Premier Sigmundur Gunnlaugsson van IJsland is afgetreden vanwege de onthullingen in de Panama Papers, die afgelopen weekend bekend werden.
Gunnlaugsson en zijn vrouw bezitten via een offshore-bedrijf obligaties van de drie grootste banken van IJsland. Toen in 2008 de banken omvielen, zorgde hij er als premier voor dat buitenlandse schuldeisers werden afgelost. Daar had hij dus een persoonlijk belang bij, hij was immers zelf een van de schuldeisers.
Protesten
In IJsland gingen de afgelopen dagen duizenden mensen de straat op om zijn aftreden te eisen. De premier peinsde er in eerste instantie niet over om af te treden.
Hij ontkende schuld, maar onder druk van de kritiek vroeg hij de president wel om het parlement te ontbinden. Die weigerde, waarop de premier toch zijn ontslag heeft ingediend.
Journalist Johannes Kristijansson van Reykjavik Media kreeg de documenten over Gunnlaugsson in handen.

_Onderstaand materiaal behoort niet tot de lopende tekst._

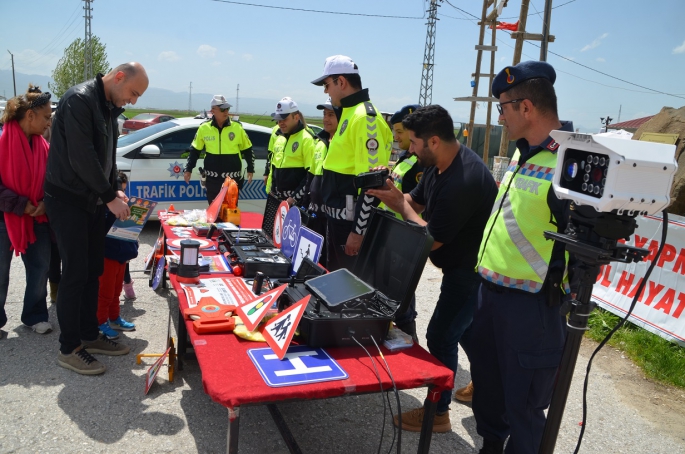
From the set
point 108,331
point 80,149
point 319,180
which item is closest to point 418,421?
point 319,180

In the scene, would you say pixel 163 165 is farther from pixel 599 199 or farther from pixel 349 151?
pixel 599 199

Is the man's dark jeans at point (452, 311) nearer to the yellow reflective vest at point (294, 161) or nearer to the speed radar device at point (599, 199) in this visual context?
the speed radar device at point (599, 199)

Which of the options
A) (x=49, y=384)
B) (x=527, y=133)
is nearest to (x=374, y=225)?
(x=527, y=133)

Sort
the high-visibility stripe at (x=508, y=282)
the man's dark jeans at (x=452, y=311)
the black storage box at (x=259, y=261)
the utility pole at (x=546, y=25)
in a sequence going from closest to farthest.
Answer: the high-visibility stripe at (x=508, y=282) < the man's dark jeans at (x=452, y=311) < the black storage box at (x=259, y=261) < the utility pole at (x=546, y=25)

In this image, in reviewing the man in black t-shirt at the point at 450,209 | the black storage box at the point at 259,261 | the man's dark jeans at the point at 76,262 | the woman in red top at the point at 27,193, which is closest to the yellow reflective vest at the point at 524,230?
the man in black t-shirt at the point at 450,209

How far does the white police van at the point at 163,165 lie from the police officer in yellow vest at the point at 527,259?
6047mm

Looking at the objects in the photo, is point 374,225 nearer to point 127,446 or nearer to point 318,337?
point 318,337

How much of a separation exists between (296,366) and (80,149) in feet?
6.75

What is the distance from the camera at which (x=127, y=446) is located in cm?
270

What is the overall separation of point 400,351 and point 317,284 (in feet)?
1.64

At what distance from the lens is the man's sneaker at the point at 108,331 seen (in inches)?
156

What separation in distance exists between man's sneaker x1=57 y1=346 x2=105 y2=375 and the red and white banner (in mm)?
4329

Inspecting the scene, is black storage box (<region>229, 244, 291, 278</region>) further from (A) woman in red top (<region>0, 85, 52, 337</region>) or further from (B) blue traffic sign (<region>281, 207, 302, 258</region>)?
(A) woman in red top (<region>0, 85, 52, 337</region>)

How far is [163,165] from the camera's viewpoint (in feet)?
24.3
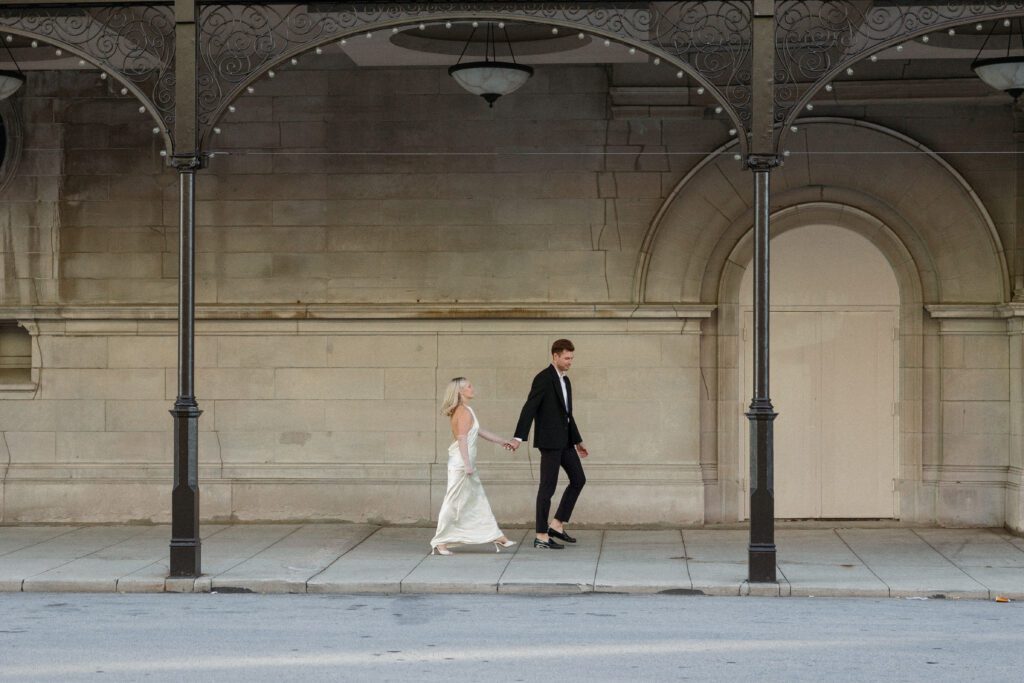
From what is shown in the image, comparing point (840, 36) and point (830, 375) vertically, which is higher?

Hij vertelde gisteravond in Nieuwsuur dat hij begin juni een telefoontje kreeg van het journalistencollectief ICIJJ. "Ik ben toen naar Washington gevlogen en heb er tien maanden aan gewerkt."
Samen met de Zweedse omroep SVT interviewde hij de premier begin deze maand over de obligaties. Tijdens het interview liep Gunnlaugsson boos weg. Het werd gisteren uitgezonden.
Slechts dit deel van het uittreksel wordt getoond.